■ What the exercise asks ■
The whole listing is to be transcribed exactly as it stands.

━━━━

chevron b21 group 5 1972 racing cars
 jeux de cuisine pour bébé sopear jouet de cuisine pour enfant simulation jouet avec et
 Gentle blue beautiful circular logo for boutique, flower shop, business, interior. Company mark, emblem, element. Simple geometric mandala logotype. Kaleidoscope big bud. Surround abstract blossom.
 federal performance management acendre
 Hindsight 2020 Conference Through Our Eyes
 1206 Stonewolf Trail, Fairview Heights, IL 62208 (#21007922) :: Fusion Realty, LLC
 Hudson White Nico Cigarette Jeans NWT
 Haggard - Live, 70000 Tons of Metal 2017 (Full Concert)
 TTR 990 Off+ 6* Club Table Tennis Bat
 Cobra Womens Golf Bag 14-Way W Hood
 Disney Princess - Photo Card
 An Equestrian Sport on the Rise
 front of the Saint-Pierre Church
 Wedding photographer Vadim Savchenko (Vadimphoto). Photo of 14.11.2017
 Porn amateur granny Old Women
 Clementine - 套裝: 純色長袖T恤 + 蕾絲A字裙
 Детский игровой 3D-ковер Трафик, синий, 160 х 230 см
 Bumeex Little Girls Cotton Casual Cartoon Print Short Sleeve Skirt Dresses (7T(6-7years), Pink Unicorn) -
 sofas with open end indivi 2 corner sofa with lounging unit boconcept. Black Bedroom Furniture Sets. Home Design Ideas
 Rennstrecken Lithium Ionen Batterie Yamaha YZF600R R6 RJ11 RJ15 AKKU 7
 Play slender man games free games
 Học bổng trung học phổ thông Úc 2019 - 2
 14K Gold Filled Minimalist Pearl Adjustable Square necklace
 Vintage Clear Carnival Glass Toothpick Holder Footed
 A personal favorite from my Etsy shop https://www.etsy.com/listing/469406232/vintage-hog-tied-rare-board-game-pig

━━━━

■ Written answer ■
chevron b21 group 5 1972 racing cars
 jeux de cuisine pour bébé sopear jouet de cuisine pour enfant simulation jouet avec et
 Gentle blue beautiful circular logo for boutique, flower shop, business, interior. Company mark, emblem, element. Simple geometric mandala logotype. Kaleidoscope big bud. Surround abstract blossom.
 federal performance management acendre
 Hindsight 2020 Conference Through Our Eyes
 1206 Stonewolf Trail, Fairview Heights, IL 62208 (#21007922) :: Fusion Realty, LLC
 Hudson White Nico Cigarette Jeans NWT
 Haggard - Live, 70000 Tons of Metal 2017 (Full Concert)
 TTR 990 Off+ 6* Club Table Tennis Bat
 Cobra Womens Golf Bag 14-Way W Hood
 Disney Princess - Photo Card
 An Equestrian Sport on the Rise
 front of the Saint-Pierre Church
 Wedding photographer Vadim Savchenko (Vadimphoto). Photo of 14.11.2017
 Porn amateur granny Old Women
 Clementine - 套裝: 純色長袖T恤 + 蕾絲A字裙
 Детский игровой 3D-ковер Трафик, синий, 160 х 230 см
 Bumeex Little Girls Cotton Casual Cartoon Print Short Sleeve Skirt Dresses (7T(6-7years), Pink Unicorn) -
 sofas with open end indivi 2 corner sofa with lounging unit boconcept. Black Bedroom Furniture Sets. Home Design Ideas
 Rennstrecken Lithium Ionen Batterie Yamaha YZF600R R6 RJ11 RJ15 AKKU 7
 Play slender man games free games
 Học bổng trung học phổ thông Úc 2019 - 2
 14K Gold Filled Minimalist Pearl Adjustable Square necklace
 Vintage Clear Carnival Glass Toothpick Holder Footed
 A personal favorite from my Etsy shop https://www.etsy.com/listing/469406232/vintage-hog-tied-rare-board-game-pig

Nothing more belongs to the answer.